Мальчик смотрел и смотрел вдаль, пока вода не стала резать глаза; замелькали разноцветные круги, кучевые облака над линией горизонта, черные точки птиц и слепящие блики, застучали колеса поезда, на котором они приехали ранним утром; детская головка склонилась, и ребенок уснул.
«Печак» появился из-за мыса в первом часу. Сережа проснулся от шума его двигателя и не поверил глазам: возле причала, там, где еще совсем недавно было пусто, пришвартовался пароход.

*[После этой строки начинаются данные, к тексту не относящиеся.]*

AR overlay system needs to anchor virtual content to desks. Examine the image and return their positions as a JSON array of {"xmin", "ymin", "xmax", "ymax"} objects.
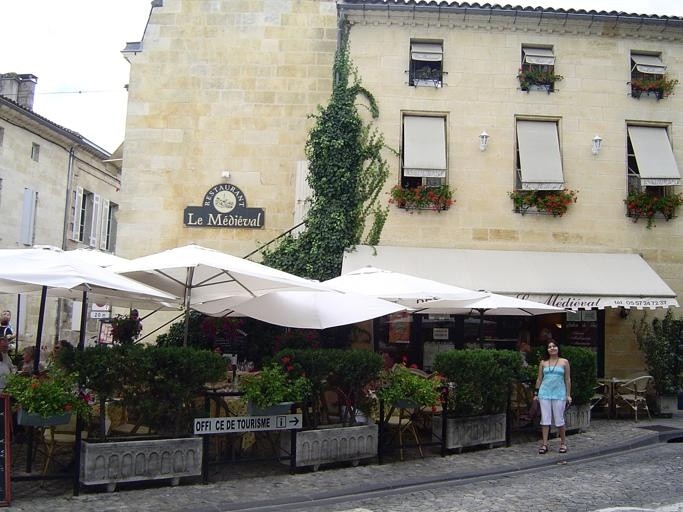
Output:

Он был не таким большим и красивым, каким мальчик его представлял, но все равно с настоящей мачтой, капитаном, трапом, иллюминаторами, шлюпками и спасательными кругами, и из него стали вылезать такие же туристы, с рюкзаками, в штормовках, улыбающиеся иностранцы и местные жители, которых легко было узнать по будничности и равнодушной отстраненности, с какой они сходили с катера и незаметно исчезали с причала. Две толпы смешались на берегу, стали путаться в вещах и толкаться, поднялась суматоха, и залаяла собака. Дядя Илья принялся объяснять папе, которому в имени корабля все время чудилось слово «печенег», почему корабль называется иначе, не менее странным словом. Но Сережа их не слушал. Он пытался поймать на лицах пассажиров особенное выражение, торопился разглядеть образ таинственных, близких и по-прежнему недостижимых островов, однако все вернувшиеся выглядели деловито и были заняты уже другими, прозаическими проблемами: как поскорее добраться до вокзала, купить билеты и сесть в поезд.